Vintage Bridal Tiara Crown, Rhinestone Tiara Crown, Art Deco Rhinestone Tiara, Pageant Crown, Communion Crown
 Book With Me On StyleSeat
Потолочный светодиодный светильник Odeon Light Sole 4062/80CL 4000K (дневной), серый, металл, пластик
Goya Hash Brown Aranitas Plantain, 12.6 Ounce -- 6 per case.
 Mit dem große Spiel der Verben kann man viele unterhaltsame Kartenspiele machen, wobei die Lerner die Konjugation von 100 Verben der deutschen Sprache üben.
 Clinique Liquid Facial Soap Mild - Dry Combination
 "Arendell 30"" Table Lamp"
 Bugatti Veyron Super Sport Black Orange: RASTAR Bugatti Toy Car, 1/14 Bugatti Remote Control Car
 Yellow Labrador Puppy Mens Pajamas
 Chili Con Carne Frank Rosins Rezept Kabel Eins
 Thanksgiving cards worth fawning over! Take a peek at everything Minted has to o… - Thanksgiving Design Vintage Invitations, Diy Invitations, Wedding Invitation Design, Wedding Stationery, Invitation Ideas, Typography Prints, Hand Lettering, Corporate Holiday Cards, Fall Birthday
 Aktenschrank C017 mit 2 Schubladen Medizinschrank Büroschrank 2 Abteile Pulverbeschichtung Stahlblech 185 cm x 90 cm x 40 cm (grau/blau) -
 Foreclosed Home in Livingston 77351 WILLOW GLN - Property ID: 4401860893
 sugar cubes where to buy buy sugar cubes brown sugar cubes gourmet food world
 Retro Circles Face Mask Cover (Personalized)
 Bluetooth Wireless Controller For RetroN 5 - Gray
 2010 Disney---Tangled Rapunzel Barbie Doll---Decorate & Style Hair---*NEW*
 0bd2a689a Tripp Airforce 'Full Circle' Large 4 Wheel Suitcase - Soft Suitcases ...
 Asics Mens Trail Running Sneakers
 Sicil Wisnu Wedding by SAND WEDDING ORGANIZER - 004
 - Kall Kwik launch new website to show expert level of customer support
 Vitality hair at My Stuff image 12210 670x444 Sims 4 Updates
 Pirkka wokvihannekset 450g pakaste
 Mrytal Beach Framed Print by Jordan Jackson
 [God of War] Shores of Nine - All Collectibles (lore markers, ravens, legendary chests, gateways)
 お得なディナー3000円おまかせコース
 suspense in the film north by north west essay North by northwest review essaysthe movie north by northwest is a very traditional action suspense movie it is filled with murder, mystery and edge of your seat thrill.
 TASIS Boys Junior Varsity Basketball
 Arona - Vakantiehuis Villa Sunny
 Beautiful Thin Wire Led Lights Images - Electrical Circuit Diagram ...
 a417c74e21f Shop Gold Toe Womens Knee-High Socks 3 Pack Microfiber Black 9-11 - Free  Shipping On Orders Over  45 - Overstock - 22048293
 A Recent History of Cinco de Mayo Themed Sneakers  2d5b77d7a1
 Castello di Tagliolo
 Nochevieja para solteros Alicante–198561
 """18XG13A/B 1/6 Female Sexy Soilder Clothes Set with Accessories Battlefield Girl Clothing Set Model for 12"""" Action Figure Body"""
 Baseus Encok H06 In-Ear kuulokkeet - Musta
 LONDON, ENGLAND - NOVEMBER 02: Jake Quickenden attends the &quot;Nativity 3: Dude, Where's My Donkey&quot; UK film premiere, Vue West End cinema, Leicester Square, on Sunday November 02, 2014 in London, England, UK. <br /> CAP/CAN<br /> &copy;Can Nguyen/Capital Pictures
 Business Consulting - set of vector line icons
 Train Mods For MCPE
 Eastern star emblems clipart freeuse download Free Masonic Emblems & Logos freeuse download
----
> [TASK INSTRUCTIONS]: Find where the line with "Chili Con Carne" sits in the material above, then copy exactly from it through the line with "Thanksgiving cards worth". Add no other line.

> [ANSWER AREA]:
 Chili Con Carne Frank Rosins Rezept Kabel Eins
 Thanksgiving cards worth fawning over! Take a peek at everything Minted has to o… - Thanksgiving Design Vintage Invitations, Diy Invitations, Wedding Invitation Design, Wedding Stationery, Invitation Ideas, Typography Prints, Hand Lettering, Corporate Holiday Cards, Fall Birthday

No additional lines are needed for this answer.